## [EXERCISE]
Lines from the start of the data through the line containing "common name: blue wildebeest" must be given again exactly. Leave the others out.

(Source data)
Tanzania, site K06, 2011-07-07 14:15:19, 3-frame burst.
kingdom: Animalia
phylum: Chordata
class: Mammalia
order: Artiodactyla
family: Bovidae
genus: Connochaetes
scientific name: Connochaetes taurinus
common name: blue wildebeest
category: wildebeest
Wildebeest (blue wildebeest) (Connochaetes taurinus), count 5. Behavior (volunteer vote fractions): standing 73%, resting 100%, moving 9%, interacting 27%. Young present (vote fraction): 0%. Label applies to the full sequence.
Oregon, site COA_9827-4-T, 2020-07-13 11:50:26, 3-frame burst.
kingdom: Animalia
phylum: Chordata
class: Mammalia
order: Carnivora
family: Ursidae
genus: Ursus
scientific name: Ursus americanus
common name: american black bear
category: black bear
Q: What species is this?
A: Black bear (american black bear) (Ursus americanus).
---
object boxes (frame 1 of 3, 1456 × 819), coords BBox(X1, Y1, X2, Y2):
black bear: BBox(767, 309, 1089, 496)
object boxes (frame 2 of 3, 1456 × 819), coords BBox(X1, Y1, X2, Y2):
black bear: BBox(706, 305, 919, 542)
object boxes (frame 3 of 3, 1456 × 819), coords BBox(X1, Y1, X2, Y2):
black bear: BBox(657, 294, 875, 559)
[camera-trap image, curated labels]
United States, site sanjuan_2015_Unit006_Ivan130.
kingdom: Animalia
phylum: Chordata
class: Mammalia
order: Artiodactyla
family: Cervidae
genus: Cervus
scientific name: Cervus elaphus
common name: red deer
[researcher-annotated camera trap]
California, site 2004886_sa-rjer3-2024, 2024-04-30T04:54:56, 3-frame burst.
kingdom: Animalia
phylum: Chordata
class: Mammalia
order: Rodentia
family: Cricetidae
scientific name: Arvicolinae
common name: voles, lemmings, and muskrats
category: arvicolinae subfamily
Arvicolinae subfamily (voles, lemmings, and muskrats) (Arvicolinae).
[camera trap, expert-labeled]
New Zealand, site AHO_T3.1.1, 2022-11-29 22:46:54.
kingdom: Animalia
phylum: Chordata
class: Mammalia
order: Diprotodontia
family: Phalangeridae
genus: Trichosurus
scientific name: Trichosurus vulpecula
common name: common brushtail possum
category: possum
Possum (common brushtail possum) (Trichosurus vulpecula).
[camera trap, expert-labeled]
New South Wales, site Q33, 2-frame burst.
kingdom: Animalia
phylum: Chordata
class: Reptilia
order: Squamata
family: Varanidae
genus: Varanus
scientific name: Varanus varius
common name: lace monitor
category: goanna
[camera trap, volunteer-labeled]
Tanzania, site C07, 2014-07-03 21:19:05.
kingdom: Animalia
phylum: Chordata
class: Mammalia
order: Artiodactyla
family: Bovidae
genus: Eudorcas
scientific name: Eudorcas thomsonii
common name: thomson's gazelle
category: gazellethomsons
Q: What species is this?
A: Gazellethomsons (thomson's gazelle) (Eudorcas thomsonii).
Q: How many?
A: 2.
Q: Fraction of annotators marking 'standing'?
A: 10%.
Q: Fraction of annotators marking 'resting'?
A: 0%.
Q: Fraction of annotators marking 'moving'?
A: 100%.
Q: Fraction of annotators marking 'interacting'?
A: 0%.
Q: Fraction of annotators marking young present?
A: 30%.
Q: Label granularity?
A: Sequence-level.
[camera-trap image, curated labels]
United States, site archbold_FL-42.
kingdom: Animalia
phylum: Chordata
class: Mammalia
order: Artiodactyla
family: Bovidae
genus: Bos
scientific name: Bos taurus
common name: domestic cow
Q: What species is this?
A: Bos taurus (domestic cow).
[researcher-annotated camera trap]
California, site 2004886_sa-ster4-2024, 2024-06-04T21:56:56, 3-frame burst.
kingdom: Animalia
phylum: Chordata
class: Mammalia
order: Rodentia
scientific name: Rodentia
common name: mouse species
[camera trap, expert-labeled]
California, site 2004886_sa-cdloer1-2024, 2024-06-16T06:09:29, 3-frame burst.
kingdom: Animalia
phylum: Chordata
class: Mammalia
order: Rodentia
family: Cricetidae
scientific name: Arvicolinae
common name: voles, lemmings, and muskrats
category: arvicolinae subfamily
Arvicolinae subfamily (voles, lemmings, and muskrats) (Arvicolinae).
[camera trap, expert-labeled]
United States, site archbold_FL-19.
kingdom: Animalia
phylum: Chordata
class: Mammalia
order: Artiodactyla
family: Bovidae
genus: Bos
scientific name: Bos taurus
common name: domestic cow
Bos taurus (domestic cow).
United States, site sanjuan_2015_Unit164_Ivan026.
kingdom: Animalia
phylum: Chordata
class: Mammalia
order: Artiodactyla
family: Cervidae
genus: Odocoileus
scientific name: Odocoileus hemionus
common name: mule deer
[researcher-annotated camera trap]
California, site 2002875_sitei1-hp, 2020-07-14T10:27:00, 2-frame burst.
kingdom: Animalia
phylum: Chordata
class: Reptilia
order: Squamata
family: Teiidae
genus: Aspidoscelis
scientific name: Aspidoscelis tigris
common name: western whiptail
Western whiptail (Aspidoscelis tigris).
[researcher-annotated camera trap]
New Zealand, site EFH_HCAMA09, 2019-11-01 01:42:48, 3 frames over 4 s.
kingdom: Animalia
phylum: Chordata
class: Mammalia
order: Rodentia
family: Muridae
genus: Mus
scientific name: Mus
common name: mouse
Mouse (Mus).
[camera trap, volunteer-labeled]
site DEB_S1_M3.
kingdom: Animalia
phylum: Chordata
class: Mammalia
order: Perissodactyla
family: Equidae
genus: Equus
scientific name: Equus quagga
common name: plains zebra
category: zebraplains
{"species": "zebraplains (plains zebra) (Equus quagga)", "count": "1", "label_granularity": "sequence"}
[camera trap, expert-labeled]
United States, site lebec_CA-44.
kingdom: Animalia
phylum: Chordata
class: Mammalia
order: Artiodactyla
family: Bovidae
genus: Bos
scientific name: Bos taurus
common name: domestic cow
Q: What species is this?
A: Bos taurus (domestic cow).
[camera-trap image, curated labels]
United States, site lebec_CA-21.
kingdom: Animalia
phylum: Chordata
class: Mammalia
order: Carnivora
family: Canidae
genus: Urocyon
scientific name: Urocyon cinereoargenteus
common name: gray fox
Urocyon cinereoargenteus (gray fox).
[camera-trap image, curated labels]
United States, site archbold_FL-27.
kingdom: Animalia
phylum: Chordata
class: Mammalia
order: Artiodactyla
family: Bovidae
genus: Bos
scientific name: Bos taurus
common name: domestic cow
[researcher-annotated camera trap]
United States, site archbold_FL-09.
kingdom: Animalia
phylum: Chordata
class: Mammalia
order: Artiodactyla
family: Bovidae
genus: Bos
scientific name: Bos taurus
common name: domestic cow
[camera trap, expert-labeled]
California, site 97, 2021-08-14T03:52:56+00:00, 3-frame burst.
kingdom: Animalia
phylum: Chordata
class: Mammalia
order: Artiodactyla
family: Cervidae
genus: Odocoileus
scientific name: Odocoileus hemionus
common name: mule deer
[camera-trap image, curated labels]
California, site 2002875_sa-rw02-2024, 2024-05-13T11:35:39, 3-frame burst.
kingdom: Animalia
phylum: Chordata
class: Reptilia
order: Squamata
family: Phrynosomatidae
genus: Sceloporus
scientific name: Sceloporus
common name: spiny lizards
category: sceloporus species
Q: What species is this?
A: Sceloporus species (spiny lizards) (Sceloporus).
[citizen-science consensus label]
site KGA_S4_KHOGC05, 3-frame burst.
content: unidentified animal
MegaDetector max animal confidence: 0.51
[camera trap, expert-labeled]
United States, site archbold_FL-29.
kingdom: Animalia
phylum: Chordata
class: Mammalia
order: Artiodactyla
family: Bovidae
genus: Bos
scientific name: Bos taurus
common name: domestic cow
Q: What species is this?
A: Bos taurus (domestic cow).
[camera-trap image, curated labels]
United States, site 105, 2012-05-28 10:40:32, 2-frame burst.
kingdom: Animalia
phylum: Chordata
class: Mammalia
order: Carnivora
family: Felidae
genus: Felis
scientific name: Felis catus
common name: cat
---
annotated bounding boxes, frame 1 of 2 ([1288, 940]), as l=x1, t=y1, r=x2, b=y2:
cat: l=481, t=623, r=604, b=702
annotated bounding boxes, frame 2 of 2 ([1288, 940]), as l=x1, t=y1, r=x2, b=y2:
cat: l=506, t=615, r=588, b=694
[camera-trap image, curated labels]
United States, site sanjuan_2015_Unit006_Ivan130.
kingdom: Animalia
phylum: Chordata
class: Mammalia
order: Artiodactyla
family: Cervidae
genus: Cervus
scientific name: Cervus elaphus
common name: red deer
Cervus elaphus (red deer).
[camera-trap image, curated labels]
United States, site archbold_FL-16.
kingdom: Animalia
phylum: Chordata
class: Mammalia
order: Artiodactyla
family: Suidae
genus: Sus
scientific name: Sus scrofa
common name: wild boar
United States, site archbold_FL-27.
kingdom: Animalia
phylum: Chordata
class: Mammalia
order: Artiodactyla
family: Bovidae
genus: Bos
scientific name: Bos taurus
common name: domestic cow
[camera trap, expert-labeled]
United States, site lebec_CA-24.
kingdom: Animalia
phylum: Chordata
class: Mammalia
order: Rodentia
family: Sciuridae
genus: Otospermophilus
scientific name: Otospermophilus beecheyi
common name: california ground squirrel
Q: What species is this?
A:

## [RESPONSE]
Tanzania, site K06, 2011-07-07 14:15:19, 3-frame burst.
kingdom: Animalia
phylum: Chordata
class: Mammalia
order: Artiodactyla
family: Bovidae
genus: Connochaetes
scientific name: Connochaetes taurinus
common name: blue wildebeest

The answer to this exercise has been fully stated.